• **Given passage**
Begin
The return from the k-th appearance of
S1 until the end of the run is N-k (there are N steps in the run, each of them with reward 1 and the run ends the first time we get to S0).
The average is
$\frac{1}{N} \sum_{k=0}^{N-1}(N-k) = \frac{1}{N}\frac{N(N+1)}{2} = \frac{N+1}{2}$
Hence
$E[\frac{N+1}{2}]=\frac{\frac{1}{p}+1}{2}=\frac{1+p}{2p}$.
Note that this is different from
$E[V^{\pi}(s_{1})]=\frac{1}{p}$.
The difference (bias) is because the random variables are dependent.

Error Calculations

The fact that Every Visit is biased does not implies that it is inferier to First Visit , as an estimate. Consider using a single run to estimate the return in the above example.

  • First Visit :

    $Var(\hat{V_{F}}(S_{1}))=E[N^{2}]-E^{2}[N]=\frac{1}{p^{2}}-\frac{1}{p}$

    Note that the variance in this case can be bigger than the expected value when p is small. for example if p=0.1 then the expected value is 10 and variance is 90.
End
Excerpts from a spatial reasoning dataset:
Begin
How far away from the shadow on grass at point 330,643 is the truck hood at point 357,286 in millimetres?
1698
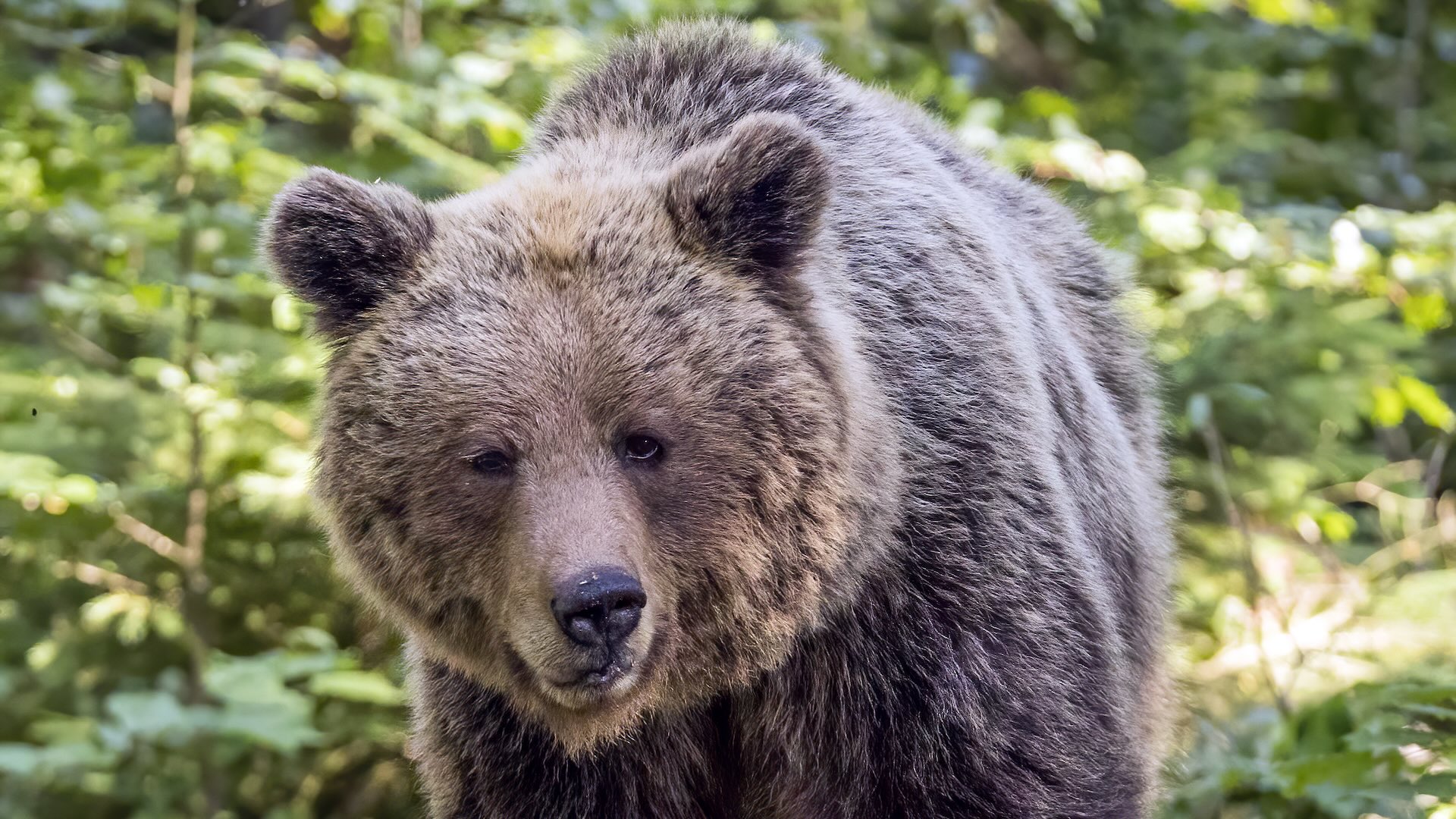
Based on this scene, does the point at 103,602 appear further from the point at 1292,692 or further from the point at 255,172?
the point at 1292,692

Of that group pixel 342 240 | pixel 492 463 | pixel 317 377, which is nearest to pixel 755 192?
pixel 492 463

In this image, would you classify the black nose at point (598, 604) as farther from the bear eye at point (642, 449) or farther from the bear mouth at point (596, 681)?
End
• **Required work**
1/ Decide whether each statement agrees with the passage on Every Visit and First Visit estimates. Answer yes or no for each, and quote the deciding words of the passage.
(a) Every step in the run carries a reward of 1.
(b) The passage attributes the bias to the random variables being independent.
(c) With p=0.1, the passage gives a variance of 90.
2/ Echo the passage on Every Visit and First Visit estimates, starting at the words "The return from" and ending after the words "variables are dependent.".

• **Solutions to each task**
1/
(a) Yes: "there are N steps in the run, each of them with reward 1"
(b) No: "The difference (bias) is because the random variables are dependent."
(c) Yes: "if p=0.1 then the expected value is 10 and variance is 90"

2/
The return from the k-th appearance of
S1 until the end of the run is N-k (there are N steps in the run, each of them with reward 1 and the run ends the first time we get to S0).
The average is
$\frac{1}{N} \sum_{k=0}^{N-1}(N-k) = \frac{1}{N}\frac{N(N+1)}{2} = \frac{N+1}{2}$
Hence
$E[\frac{N+1}{2}]=\frac{\frac{1}{p}+1}{2}=\frac{1+p}{2p}$.
Note that this is different from
$E[V^{\pi}(s_{1})]=\frac{1}{p}$.
The difference (bias) is because the random variables are dependent.